> [TO DO] Reproduce each of the records below word for word, line by line, in their original order.
---------- RECORDS FOR THE TASK ----------
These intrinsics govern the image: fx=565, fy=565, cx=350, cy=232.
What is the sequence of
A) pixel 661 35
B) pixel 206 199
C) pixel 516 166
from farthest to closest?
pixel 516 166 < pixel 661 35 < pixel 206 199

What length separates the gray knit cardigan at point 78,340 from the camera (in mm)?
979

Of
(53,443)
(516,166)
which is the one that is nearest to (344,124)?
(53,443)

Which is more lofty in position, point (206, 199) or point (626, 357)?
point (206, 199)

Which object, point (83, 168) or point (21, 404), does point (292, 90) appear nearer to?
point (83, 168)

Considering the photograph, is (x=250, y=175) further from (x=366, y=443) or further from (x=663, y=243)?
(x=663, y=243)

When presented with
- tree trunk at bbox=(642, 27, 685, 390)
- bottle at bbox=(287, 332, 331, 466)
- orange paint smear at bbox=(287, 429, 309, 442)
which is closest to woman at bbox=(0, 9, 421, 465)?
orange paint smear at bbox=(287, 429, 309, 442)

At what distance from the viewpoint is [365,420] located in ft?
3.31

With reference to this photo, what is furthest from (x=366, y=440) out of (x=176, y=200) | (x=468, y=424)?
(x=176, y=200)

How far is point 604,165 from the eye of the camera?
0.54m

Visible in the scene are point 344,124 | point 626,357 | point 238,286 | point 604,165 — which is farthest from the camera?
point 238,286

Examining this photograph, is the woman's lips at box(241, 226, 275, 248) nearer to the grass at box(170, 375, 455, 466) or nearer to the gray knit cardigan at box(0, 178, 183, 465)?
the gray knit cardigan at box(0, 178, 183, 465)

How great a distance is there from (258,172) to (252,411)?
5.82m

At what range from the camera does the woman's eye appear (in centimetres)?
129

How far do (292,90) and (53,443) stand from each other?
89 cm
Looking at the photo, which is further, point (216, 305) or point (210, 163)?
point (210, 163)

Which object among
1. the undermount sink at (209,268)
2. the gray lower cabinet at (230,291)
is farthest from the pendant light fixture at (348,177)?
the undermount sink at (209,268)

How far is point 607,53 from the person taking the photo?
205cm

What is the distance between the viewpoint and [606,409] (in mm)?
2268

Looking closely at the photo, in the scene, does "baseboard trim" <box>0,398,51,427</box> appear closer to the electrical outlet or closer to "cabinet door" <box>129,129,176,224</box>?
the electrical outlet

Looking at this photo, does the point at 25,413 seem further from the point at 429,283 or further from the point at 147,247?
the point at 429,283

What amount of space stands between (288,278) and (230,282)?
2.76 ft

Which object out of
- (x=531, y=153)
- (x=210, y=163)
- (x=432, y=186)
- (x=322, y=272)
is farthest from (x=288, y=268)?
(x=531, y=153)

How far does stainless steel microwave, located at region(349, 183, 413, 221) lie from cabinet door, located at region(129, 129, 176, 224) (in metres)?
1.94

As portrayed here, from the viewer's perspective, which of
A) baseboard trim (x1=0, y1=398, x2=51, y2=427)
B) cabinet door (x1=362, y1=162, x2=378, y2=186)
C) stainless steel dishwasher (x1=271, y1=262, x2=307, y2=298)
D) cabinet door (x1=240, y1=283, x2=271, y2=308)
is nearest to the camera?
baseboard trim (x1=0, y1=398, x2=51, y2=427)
----------
> [CORRECT ANSWER]
These intrinsics govern the image: fx=565, fy=565, cx=350, cy=232.
What is the sequence of
A) pixel 661 35
B) pixel 206 199
C) pixel 516 166
from farthest to closest?
pixel 516 166 < pixel 661 35 < pixel 206 199

What length separates the gray knit cardigan at point 78,340 from the camera (in mm)?
979

Of
(53,443)
(516,166)
which is the one that is nearest to (344,124)?
(53,443)

Which is more lofty in position, point (206, 199) or point (626, 357)?
point (206, 199)

Which object, point (83, 168) or point (21, 404), does point (292, 90) appear nearer to?
point (83, 168)

Considering the photograph, is (x=250, y=175) further from (x=366, y=443) or further from (x=663, y=243)?
(x=663, y=243)

When presented with
- tree trunk at bbox=(642, 27, 685, 390)
- bottle at bbox=(287, 332, 331, 466)
- orange paint smear at bbox=(287, 429, 309, 442)
which is closest to woman at bbox=(0, 9, 421, 465)?
orange paint smear at bbox=(287, 429, 309, 442)

At what distance from the viewpoint is [365,420] located in ft?
3.31

With reference to this photo, what is furthest from (x=366, y=440) out of (x=176, y=200) | (x=468, y=424)?
(x=176, y=200)

How far is point 604,165 from the eye of the camera?
0.54m

Visible in the scene are point 344,124 | point 626,357 | point 238,286 | point 604,165 — which is farthest from the camera?
point 238,286

Examining this photograph, is the woman's lips at box(241, 226, 275, 248) nearer to the grass at box(170, 375, 455, 466) or nearer to the gray knit cardigan at box(0, 178, 183, 465)?
the gray knit cardigan at box(0, 178, 183, 465)

How great a distance is there from (258,172) to (252,411)?
5.82m

At what range from the camera does the woman's eye appear (in centimetres)?
129

How far do (292,90) and (53,443) stand from each other?
89 cm
Looking at the photo, which is further, point (216, 305) or point (210, 163)?
point (210, 163)

Which object among
1. the undermount sink at (209,268)
2. the gray lower cabinet at (230,291)
is farthest from the pendant light fixture at (348,177)?
the undermount sink at (209,268)

How far is point 607,53 from the person taking the photo?
205cm

What is the distance between the viewpoint and [606,409] (in mm)?
2268

Looking closely at the photo, in the scene, does "baseboard trim" <box>0,398,51,427</box> appear closer to the electrical outlet or closer to "cabinet door" <box>129,129,176,224</box>?
the electrical outlet

Looking at this photo, does the point at 25,413 seem further from the point at 429,283 or further from the point at 147,247?
the point at 429,283

What amount of space stands between (288,278) and (230,282)?
2.76 ft

Which object out of
- (x=531, y=153)
- (x=210, y=163)
- (x=432, y=186)
- (x=322, y=272)
is farthest from (x=288, y=268)?
(x=531, y=153)

How far does stainless steel microwave, located at region(349, 183, 413, 221) lie from cabinet door, located at region(129, 129, 176, 224) (in metres)?
1.94

As portrayed here, from the viewer's perspective, which of
A) baseboard trim (x1=0, y1=398, x2=51, y2=427)
B) cabinet door (x1=362, y1=162, x2=378, y2=186)
C) stainless steel dishwasher (x1=271, y1=262, x2=307, y2=298)
D) cabinet door (x1=240, y1=283, x2=271, y2=308)
is nearest to the camera?
baseboard trim (x1=0, y1=398, x2=51, y2=427)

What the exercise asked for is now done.